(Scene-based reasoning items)
• • • •

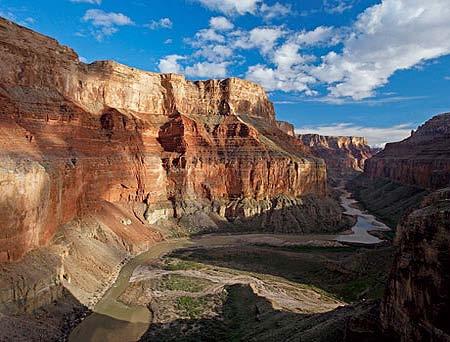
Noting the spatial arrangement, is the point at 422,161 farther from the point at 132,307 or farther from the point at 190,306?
the point at 132,307

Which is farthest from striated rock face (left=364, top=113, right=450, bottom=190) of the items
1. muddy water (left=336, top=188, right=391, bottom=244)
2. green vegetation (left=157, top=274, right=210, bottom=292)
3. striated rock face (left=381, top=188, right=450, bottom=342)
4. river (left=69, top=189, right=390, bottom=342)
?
striated rock face (left=381, top=188, right=450, bottom=342)

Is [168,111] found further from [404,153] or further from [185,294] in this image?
[404,153]

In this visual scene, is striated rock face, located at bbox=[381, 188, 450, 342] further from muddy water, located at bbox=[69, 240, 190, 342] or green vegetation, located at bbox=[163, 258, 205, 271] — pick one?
green vegetation, located at bbox=[163, 258, 205, 271]

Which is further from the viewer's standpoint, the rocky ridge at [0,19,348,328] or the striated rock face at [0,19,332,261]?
the striated rock face at [0,19,332,261]

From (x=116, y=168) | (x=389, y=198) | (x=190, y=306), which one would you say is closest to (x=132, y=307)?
(x=190, y=306)

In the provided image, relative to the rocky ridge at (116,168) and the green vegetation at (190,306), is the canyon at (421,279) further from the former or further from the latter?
the rocky ridge at (116,168)
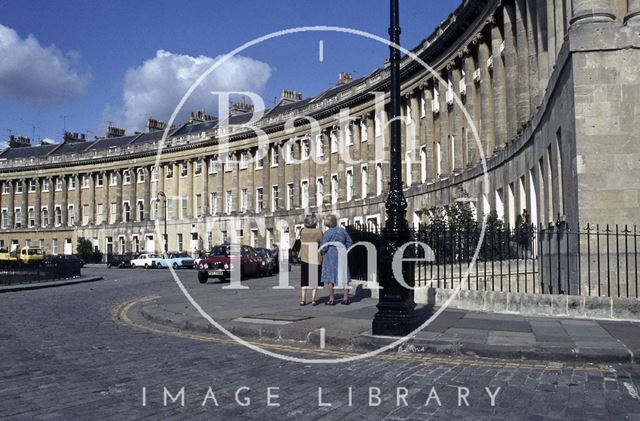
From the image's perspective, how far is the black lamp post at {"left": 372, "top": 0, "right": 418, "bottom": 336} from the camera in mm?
10766

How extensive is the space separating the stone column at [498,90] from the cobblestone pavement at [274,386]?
88.9 feet

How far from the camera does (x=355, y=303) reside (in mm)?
16469

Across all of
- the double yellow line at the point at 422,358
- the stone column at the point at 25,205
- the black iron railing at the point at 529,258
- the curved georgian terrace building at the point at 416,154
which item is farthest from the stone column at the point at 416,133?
the stone column at the point at 25,205

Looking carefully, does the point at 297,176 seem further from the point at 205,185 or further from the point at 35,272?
the point at 35,272

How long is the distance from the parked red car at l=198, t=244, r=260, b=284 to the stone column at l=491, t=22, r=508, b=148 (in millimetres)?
13664

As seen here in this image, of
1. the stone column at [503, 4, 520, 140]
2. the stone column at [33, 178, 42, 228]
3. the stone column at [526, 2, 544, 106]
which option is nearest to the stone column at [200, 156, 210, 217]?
the stone column at [33, 178, 42, 228]

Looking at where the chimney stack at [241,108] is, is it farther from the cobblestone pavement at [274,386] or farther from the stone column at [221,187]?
the cobblestone pavement at [274,386]

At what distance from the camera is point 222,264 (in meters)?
30.2

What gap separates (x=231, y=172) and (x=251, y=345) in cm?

• • • •

Write out the lines of all the items above as a JSON list of strings, one string per line, skipping blank lines and leaving out the pictures.

*Solution for this exercise:*
[
  "Noting the spatial arrangement, is the point at 422,161 farther from the point at 132,307 or farther from the point at 190,306?",
  "the point at 132,307",
  "Which is farthest from striated rock face (left=364, top=113, right=450, bottom=190) of the items",
  "1. muddy water (left=336, top=188, right=391, bottom=244)",
  "2. green vegetation (left=157, top=274, right=210, bottom=292)",
  "3. striated rock face (left=381, top=188, right=450, bottom=342)",
  "4. river (left=69, top=189, right=390, bottom=342)",
  "?",
  "striated rock face (left=381, top=188, right=450, bottom=342)",
  "Is [168,111] found further from [404,153] or further from [185,294] in this image?",
  "[404,153]",
  "In this visual scene, is striated rock face, located at bbox=[381, 188, 450, 342] further from muddy water, located at bbox=[69, 240, 190, 342] or green vegetation, located at bbox=[163, 258, 205, 271] — pick one?",
  "green vegetation, located at bbox=[163, 258, 205, 271]",
  "Which is further from the viewer's standpoint, the rocky ridge at [0,19,348,328] or the striated rock face at [0,19,332,261]?",
  "the striated rock face at [0,19,332,261]",
  "From (x=116, y=168) | (x=389, y=198) | (x=190, y=306), which one would you say is closest to (x=132, y=307)?",
  "(x=190, y=306)",
  "In the provided image, relative to the rocky ridge at (116,168) and the green vegetation at (190,306), is the canyon at (421,279) further from the former or further from the latter?",
  "the rocky ridge at (116,168)",
  "From the image's perspective, how far is the black lamp post at {\"left\": 372, \"top\": 0, \"right\": 418, \"bottom\": 336} from the camera in mm?",
  "10766",
  "How extensive is the space separating the stone column at [498,90] from the cobblestone pavement at [274,386]?",
  "88.9 feet",
  "How far from the camera does (x=355, y=303) reside (in mm)?",
  "16469",
  "Across all of",
  "- the double yellow line at the point at 422,358",
  "- the stone column at the point at 25,205",
  "- the black iron railing at the point at 529,258",
  "- the curved georgian terrace building at the point at 416,154",
  "which item is farthest from the stone column at the point at 416,133?",
  "the stone column at the point at 25,205",
  "Looking carefully, does the point at 297,176 seem further from the point at 205,185 or further from the point at 35,272?",
  "the point at 35,272",
  "How long is the distance from the parked red car at l=198, t=244, r=260, b=284 to the stone column at l=491, t=22, r=508, b=148 (in millimetres)?",
  "13664",
  "As seen here in this image, of",
  "1. the stone column at [503, 4, 520, 140]",
  "2. the stone column at [33, 178, 42, 228]",
  "3. the stone column at [526, 2, 544, 106]",
  "which option is nearest to the stone column at [200, 156, 210, 217]?",
  "the stone column at [33, 178, 42, 228]",
  "Looking at where the chimney stack at [241,108] is, is it farther from the cobblestone pavement at [274,386] or farther from the stone column at [221,187]?",
  "the cobblestone pavement at [274,386]",
  "At what distance from the camera is point 222,264 (in meters)?",
  "30.2",
  "What gap separates (x=231, y=172) and (x=251, y=345) in cm?"
]